**TEXT UNDER STUDY:**
____________________
Saint-Petersburg.com

History of the Trubetskoy Bastion Prison

Completed in 1872, the prison in the Trubetskoy Bastion became the main destination for political prisoners in the final decades of Tsarist rule. Among the inmates held in the 69 isolation cells over nearly 50 years were the celebrated zoologist and anarchist Pyotr Kropotkin; Alexander Ulianov, the elder brother of Vladimir Lenin, who was hanged for his role in an attempted assassination of Alexander III; Leon Trotsky, arrested for his role in the St. Petersburg Soviet of Workers of 1905; the writer Maxim Gorky, and numerous other prominent left-wing figures. In 1917, the prison was used first to hold ministers of the Tsarist government and then, after the October Revolution, of Krensky's Provisional Government. Although it was officially closed in March 1918, the last prisoners held in the Trubetskoy Bastion were in fact the participants in the Kronstadt Rebellion of 1921.

  • Corridors of the jail in the Trubetskoy Bastion at the Peter and Paul Fortress in St Petersburg, Russia
    Corridors of the jail in the Trubetskoy Bastion
  • Inner walls of Trubetskoy Bastion at the Peter and Paul Fortress in St Petersburg, Russia
    Inner walls of Trubetskoy Bastion at the Peter and Paul Fortress

Visitors to the exhibition not only get a chance to see the walls and cells of this forbidding building recreated exactly as they would have been in different eras of the prison's existence, but also a modern museum display employing archive materials, photography, and multimedia material to represent both the day-to-day life of the prison and the fates of its many famous inmates.

Open:Daily 10 am to 7 pm. Last admission is at 6:30 pm.
____________________
Stored data:

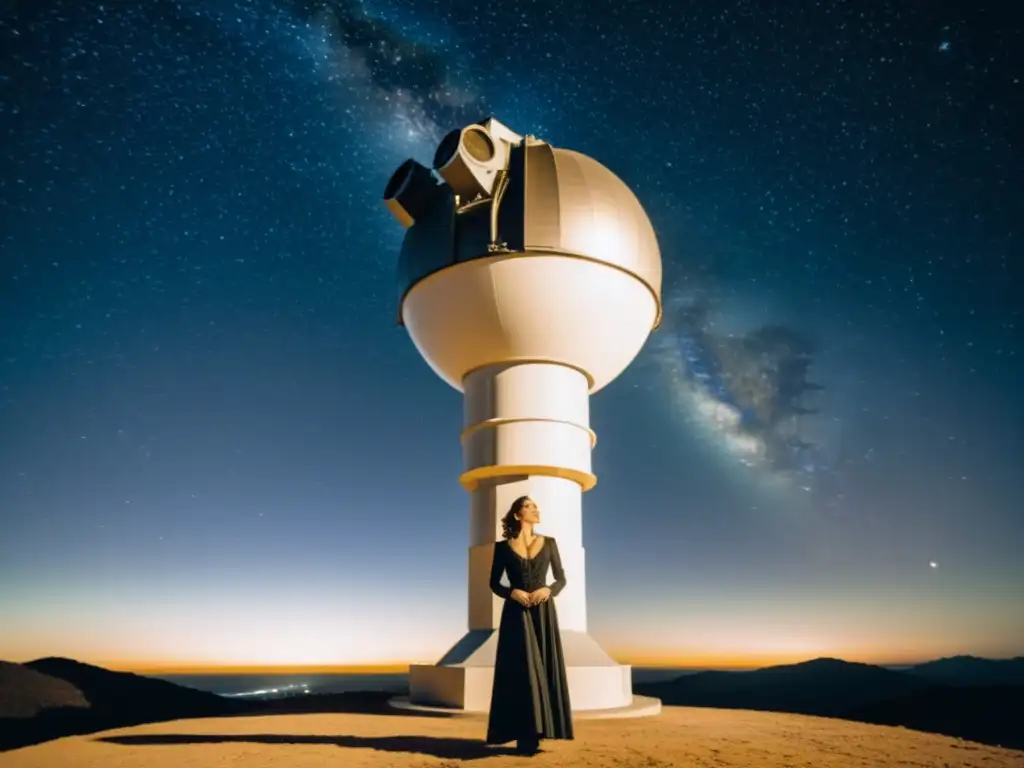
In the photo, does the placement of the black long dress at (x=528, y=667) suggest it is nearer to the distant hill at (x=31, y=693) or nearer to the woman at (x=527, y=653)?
the woman at (x=527, y=653)

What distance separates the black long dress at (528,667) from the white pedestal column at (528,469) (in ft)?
14.8

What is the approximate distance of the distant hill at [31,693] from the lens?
2167 cm

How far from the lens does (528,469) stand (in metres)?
11.2

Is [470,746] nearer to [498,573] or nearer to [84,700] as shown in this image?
[498,573]

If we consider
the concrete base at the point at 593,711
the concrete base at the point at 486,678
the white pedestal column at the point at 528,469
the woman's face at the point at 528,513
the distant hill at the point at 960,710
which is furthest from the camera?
the distant hill at the point at 960,710

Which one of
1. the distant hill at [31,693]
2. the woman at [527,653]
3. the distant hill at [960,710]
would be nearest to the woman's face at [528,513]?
the woman at [527,653]

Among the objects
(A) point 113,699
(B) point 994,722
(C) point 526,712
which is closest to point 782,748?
(C) point 526,712

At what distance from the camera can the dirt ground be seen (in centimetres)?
620

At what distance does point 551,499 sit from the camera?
36.9 feet

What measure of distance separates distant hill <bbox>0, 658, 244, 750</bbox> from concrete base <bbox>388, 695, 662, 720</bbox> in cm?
1299

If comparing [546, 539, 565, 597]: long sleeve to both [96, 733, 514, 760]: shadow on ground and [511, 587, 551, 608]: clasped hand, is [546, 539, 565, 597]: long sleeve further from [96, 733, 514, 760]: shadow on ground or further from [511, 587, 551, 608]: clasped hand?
[96, 733, 514, 760]: shadow on ground

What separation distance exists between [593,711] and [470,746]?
3289 millimetres

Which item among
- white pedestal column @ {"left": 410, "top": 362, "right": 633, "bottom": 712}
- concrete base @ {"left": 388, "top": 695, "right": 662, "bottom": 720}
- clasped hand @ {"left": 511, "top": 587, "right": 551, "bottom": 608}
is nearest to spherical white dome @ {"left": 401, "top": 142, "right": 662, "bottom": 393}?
white pedestal column @ {"left": 410, "top": 362, "right": 633, "bottom": 712}

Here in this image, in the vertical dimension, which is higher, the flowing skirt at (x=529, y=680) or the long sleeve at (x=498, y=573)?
the long sleeve at (x=498, y=573)
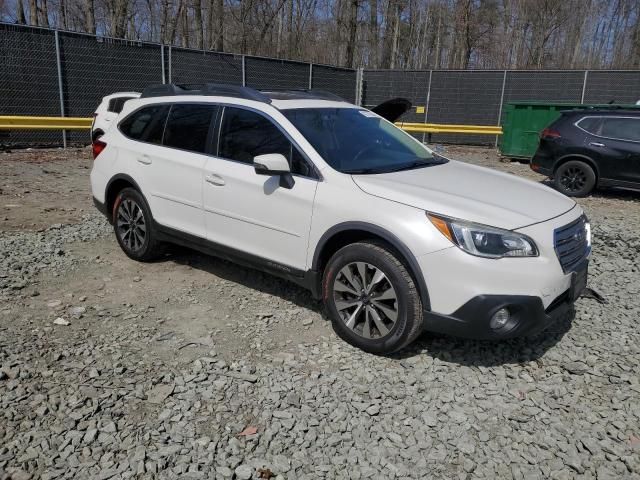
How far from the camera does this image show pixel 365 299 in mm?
3666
____________________
**QUESTIONS ON THE MATERIAL:**
**a)** In the page on the Trubetskoy Bastion prison, rewrite the paragraph that begins "Visitors to the exhibition" as a short bulleted list that keeps its main facts.
**b)** According to the page on the Trubetskoy Bastion prison, how many isolation cells did the prison have?
**c)** Sum up the page on the Trubetskoy Bastion prison in two sentences.

**ANSWERS TO THE TASKS:**
**a)**
- Visitors see the prison's walls and cells recreated as they were in different eras.
- A modern museum display uses archive materials, photography and multimedia.
- The display shows daily life in the prison and the fates of its many famous inmates.

**b)** 69

**c)** Completed in 1872, the Trubetskoy Bastion prison held political prisoners such as Pyotr Kropotkin, Alexander Ulianov, Leon Trotsky and Maxim Gorky, and its last inmates were Kronstadt Rebellion participants in 1921. Today it is an exhibition with recreated cells and a museum display on prison life and its famous inmates, open daily from 10 am to 7 pm.